Un tel changement, cependant, pourrait introduire de nouveaux risques. Une source proche du milieu militaire a décrit le recours croissant aux armes nucléaires tactiques comme une « arme à double tranchant ».
« Cela renforcerait clairement la dissuasion, mais cela abaisserait également le seuil de la guerre nucléaire », a déclaré la source, avertissant que le danger d'un conflit nucléaire limité déclenché par une erreur d'appréciation pourrait également augmenter.
Hong a déclaré que la Corée du Nord pourrait percevoir des options nucléaires tactiques américaines plus utilisables non pas simplement comme une autre démonstration d'actifs stratégiques américains, mais comme une menace directe pour la survie de son régime. Cela pourrait amener Pyongyang à renforcer davantage sa posture nucléaire et balistique et à approfondir sa conviction qu'il pourrait avoir besoin d'utiliser des armes nucléaires de manière préventive avant de subir une attaque.
Le résultat, a-t-il dit, pourrait être un dilemme de sécurité plus aigu en Asie du Nord-Est, les efforts américains pour renforcer la dissuasion provoquant des réponses réciproques de la Corée du Nord et de la Chine, augmentant ainsi le risque d'erreur d'appréciation en période de crise.
La stratégie rapportée est élaborée sous la supervision du sous-secrétaire à la Défense pour les politiques, Elbridge Colby.

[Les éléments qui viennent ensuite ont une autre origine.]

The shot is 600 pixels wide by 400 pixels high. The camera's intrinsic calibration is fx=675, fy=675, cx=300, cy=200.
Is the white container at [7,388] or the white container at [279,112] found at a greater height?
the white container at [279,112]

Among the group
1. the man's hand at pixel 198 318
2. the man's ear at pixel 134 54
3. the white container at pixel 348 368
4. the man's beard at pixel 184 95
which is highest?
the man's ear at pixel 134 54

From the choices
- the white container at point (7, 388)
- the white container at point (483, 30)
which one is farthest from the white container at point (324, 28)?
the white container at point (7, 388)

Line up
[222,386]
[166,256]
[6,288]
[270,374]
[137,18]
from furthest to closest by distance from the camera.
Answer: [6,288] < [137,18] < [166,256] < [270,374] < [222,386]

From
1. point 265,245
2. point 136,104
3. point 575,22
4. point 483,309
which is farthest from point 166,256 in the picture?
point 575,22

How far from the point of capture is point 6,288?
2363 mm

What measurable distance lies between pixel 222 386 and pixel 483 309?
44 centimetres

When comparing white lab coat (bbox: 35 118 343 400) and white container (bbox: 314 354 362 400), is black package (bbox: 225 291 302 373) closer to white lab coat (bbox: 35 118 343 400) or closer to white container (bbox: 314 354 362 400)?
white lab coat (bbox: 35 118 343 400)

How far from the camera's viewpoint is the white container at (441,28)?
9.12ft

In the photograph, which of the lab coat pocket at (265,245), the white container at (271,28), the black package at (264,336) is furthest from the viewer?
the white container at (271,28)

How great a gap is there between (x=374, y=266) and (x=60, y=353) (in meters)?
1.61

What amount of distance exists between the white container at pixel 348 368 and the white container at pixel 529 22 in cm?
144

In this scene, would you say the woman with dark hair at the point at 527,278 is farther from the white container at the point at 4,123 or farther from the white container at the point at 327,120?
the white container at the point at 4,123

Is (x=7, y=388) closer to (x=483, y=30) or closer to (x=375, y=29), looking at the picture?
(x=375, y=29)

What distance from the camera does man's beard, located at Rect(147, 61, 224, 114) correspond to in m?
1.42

« Notre point de vue est que nous avons besoin d'options nucléaires crédibles », a déclaré un haut responsable du Département de la Défense américain à NBC News, indiquant que l'objectif est de fournir au président des « options réalistes et crédibles ».
La source proche du milieu militaire a indiqué que ce changement pourrait également refléter les préoccupations croissantes des États-Unis quant à l'insuffisance des seules forces conventionnelles pour dissuader de multiples menaces simultanées en Asie de l'Est, particulièrement alors que la Chine continue de développer ses capacités militaires tandis que les liens militaires entre la Corée du Nord et la Russie se renforcent. L'attention croissante du Pentagone pour le scenario de contingence taïwanais a entraîné des réévaluations plus larges de la capacité de la posture militaire américaine dans toute la région à résister à une pression simultanée de multiples adversaires.
Historiquement, les armes nucléaires tactiques ont assumé un rôle plus important chaque fois que les forces conventionnelles étaient jugées insuffisantes pour dissuader un adversaire, a noté la source.
La source a également mis en garde contre l'interprétation de la stratégie rapportée exclusivement à travers le prisme de la péninsule coréenne, indiquant que son objectif principal semble être l'environnement de sécurité plus large de l'Asie de l'Est — en particulier la Chine et une éventuelle contingence taïwanaise.